EXERCISE INSTRUCTIONS: Answer with nothing except the number of lines in the listing that include the word "labeled".

MATERIAL PROVIDED:
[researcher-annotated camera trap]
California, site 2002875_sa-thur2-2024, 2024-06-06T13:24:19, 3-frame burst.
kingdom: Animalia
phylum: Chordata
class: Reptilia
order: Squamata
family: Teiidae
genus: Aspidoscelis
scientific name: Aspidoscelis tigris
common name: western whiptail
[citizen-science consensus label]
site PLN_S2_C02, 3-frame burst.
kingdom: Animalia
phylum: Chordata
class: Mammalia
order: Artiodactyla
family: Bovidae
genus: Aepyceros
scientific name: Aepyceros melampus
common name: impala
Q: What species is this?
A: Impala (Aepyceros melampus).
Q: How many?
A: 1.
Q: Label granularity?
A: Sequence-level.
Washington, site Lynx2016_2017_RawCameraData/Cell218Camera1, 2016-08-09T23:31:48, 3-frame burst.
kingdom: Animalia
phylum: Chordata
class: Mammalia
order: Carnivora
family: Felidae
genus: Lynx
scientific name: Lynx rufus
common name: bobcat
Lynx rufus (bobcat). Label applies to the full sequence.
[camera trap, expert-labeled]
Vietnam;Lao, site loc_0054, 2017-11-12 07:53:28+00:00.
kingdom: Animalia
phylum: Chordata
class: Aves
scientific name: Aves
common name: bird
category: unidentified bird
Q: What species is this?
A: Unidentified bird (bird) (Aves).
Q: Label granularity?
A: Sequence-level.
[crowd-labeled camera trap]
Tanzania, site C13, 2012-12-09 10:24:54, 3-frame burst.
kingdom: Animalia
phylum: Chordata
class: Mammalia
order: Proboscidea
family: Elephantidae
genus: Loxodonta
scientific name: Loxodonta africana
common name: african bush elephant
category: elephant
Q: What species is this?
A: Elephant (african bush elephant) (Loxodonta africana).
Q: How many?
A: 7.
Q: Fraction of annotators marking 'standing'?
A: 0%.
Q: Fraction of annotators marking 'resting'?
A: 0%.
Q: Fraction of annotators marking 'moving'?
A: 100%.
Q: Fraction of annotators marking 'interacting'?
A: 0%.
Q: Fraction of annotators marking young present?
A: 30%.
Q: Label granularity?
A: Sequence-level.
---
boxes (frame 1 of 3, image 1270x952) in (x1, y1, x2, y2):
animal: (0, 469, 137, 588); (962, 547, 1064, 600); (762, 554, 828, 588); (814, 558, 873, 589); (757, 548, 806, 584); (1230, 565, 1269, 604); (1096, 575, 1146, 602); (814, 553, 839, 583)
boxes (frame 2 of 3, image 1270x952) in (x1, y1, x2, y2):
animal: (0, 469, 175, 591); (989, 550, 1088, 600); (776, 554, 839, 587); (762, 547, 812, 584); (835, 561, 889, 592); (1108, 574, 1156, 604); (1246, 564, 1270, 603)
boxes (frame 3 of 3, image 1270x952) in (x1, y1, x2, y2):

RESPONSE TO THE EXERCISE: 2